Setelah melewati proses negoisasi selama hampir tiga bulan sejak diumumkannya tarif impor baru terhadap barang-barang Indonesia sebesar 32 persen yang mulai berlaku pada 1 Agustus, akhirnya pemerintah AS mengumumkan kesepakatan dagang baru dengan Indonesia.
Presiden AS Donald Trump menetapkan tarif impor sebesar 19 persen untuk Indonesia.
Pengumuman Trump soal besaran tarif impor untuk Indonesia ini disampaikan lewat unggahan di media sosial Truth Social miliknya.
Trump mengatakan telah mencapai kesepakatan dagang dengan Indonesia.
“Kesepakatan hebat, untuk semua orang baru saja dibuat dengan Indonesia. Saya berunding langsung dengan presiden mereka yang sangat dihormati. Detailnya akan disampaikan selanjutnya!!!” tulis Trump.
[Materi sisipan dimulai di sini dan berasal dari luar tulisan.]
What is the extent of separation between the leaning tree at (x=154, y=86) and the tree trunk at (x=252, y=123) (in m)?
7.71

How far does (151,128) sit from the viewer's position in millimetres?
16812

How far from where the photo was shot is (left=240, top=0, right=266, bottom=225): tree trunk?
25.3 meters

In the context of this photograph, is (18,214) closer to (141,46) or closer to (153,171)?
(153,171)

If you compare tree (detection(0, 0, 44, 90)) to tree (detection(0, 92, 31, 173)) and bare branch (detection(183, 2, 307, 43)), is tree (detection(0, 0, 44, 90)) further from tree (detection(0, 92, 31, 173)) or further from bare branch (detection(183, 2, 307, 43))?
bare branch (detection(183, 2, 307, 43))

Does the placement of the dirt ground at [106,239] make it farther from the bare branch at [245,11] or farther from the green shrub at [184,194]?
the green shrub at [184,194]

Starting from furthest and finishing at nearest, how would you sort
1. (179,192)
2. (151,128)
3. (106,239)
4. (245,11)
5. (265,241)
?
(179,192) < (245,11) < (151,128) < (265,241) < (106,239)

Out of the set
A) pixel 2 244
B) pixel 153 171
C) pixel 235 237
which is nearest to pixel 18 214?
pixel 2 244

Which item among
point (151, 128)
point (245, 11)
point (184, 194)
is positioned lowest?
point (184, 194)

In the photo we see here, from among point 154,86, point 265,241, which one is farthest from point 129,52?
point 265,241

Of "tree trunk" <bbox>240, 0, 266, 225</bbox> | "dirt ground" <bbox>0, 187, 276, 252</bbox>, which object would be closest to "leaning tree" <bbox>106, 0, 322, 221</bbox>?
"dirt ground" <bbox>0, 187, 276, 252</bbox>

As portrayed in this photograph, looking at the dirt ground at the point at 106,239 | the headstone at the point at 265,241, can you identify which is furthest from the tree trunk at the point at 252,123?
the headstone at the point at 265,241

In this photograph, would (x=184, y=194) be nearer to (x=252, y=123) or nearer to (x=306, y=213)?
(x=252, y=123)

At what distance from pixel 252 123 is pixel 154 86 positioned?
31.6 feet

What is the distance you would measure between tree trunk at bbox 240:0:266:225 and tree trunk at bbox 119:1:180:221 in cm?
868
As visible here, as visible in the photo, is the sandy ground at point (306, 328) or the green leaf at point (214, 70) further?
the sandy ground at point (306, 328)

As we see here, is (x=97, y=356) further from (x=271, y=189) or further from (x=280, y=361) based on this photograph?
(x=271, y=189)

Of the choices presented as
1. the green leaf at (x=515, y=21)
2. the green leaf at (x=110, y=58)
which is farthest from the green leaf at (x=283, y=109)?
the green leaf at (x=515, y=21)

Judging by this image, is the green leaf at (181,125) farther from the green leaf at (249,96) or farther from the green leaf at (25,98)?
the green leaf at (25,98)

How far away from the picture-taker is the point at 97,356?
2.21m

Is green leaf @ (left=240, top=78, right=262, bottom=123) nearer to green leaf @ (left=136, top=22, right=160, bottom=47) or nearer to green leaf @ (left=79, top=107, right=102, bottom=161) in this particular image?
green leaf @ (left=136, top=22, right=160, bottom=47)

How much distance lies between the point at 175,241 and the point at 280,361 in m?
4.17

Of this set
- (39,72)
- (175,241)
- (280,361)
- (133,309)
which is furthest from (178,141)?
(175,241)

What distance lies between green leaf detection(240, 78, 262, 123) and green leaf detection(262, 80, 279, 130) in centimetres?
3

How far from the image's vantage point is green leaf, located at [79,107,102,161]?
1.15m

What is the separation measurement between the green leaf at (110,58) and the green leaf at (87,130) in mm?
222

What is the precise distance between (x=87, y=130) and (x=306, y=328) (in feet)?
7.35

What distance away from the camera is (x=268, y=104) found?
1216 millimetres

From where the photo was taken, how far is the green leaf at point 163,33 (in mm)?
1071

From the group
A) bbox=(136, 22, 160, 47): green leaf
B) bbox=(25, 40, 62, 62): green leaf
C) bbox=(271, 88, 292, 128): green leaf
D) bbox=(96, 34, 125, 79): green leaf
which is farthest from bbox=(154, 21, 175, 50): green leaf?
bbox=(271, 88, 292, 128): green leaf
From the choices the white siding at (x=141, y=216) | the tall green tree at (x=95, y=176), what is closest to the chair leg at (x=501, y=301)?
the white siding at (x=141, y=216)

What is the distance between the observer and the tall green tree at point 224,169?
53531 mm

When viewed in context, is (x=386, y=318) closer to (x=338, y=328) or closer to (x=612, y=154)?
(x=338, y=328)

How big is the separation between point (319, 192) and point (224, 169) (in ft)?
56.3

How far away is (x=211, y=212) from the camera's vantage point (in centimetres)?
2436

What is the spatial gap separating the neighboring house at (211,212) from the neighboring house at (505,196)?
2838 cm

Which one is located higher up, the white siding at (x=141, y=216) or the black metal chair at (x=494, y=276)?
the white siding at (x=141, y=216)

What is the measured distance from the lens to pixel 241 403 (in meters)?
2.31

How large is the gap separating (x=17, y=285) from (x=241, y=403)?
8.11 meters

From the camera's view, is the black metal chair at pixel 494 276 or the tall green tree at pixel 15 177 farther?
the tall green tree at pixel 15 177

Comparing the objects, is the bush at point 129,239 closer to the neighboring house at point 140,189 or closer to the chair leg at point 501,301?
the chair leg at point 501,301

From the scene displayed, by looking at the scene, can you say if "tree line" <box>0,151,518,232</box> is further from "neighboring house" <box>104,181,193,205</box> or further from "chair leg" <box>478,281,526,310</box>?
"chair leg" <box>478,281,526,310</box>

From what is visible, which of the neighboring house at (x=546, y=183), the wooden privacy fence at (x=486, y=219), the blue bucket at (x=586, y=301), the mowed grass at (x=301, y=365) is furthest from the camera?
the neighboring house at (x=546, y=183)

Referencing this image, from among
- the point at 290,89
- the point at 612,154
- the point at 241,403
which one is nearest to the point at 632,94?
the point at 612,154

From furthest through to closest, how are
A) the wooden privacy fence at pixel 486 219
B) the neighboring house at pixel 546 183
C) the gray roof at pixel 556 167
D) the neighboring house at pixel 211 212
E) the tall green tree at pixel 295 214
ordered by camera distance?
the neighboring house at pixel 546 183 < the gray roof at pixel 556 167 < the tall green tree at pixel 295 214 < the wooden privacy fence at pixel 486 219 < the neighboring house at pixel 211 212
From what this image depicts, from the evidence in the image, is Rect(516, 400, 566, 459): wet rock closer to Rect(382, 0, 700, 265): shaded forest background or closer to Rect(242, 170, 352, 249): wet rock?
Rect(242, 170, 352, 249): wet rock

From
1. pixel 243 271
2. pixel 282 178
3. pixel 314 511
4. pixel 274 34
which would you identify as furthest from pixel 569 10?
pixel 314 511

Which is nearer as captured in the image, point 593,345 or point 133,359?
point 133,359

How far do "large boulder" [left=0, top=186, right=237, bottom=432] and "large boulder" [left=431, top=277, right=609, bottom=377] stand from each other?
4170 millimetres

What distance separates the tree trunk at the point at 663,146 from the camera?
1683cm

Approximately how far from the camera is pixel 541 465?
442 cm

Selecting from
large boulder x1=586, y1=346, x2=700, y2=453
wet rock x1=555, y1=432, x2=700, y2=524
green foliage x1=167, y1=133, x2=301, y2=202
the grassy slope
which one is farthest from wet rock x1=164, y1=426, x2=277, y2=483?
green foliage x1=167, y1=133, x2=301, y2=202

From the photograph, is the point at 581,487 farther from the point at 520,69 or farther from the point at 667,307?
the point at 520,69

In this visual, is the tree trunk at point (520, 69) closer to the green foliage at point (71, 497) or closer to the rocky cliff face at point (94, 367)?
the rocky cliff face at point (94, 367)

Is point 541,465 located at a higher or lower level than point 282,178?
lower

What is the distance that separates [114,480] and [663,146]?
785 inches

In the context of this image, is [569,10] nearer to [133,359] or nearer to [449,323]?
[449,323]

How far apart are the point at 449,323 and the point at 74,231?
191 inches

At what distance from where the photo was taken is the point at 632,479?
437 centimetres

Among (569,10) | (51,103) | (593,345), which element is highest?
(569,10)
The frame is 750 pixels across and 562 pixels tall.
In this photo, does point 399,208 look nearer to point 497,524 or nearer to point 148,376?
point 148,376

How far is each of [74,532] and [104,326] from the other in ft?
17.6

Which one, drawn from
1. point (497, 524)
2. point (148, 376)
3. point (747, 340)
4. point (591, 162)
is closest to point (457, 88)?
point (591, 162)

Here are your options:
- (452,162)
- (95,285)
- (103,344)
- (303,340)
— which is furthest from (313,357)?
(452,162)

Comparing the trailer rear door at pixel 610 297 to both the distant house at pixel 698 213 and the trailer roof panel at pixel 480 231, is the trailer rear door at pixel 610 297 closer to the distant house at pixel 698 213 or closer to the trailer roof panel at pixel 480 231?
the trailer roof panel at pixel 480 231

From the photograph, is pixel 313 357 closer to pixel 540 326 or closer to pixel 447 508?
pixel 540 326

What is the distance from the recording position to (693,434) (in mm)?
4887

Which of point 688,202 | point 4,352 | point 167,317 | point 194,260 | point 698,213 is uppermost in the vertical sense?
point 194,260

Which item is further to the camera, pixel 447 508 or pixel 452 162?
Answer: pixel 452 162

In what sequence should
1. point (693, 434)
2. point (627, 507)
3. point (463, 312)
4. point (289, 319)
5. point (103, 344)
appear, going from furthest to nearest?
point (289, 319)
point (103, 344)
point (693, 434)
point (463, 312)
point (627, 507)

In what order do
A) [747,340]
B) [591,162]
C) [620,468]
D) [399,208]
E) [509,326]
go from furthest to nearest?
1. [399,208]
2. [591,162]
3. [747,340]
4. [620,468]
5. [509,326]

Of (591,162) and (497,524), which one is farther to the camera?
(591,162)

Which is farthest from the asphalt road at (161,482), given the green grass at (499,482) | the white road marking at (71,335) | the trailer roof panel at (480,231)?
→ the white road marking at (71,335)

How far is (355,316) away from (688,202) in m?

Dalam kesepakatannya, Trump menyebut produk-produk asal AS tidak akan dikenai tarif apapun atau nol persen saat masuk ke Indonesia.
“Mereka (Indonesia) akan membayar 19 persen dan kami (AS) tidak akan membayar apapun,” ujarnya.
“Kami akan memiliki akses penuh ke Indonesia, dan kami memiliki beberapa kesepakatan yang diumumkan,” lanjutnya.
Selain wajib membayar tarif 19 persen untuk produk-produk yang masuk ke Amerika, ada kesepakatan lainnya.
Indonesia akan beli produk energi AS senilai USS 15 miliar atau sekitar Rp 244 triliun, kemudian membeli produk pertanian AS USS 4,5 miliar atau sekitar Rp 73 triliun, dan 50 pesawat Boeing.
Selain itu, ada ketentuan tarif penalti untuk mencegah pengalihan barang asal China melalui Indonesia.
Kesepakatan dengan Indonesia ini menjadi kerangka kerja perdagangan keempat yang diumumkan Trump dengan pemerintah asing setelah Vietnam dan Inggris.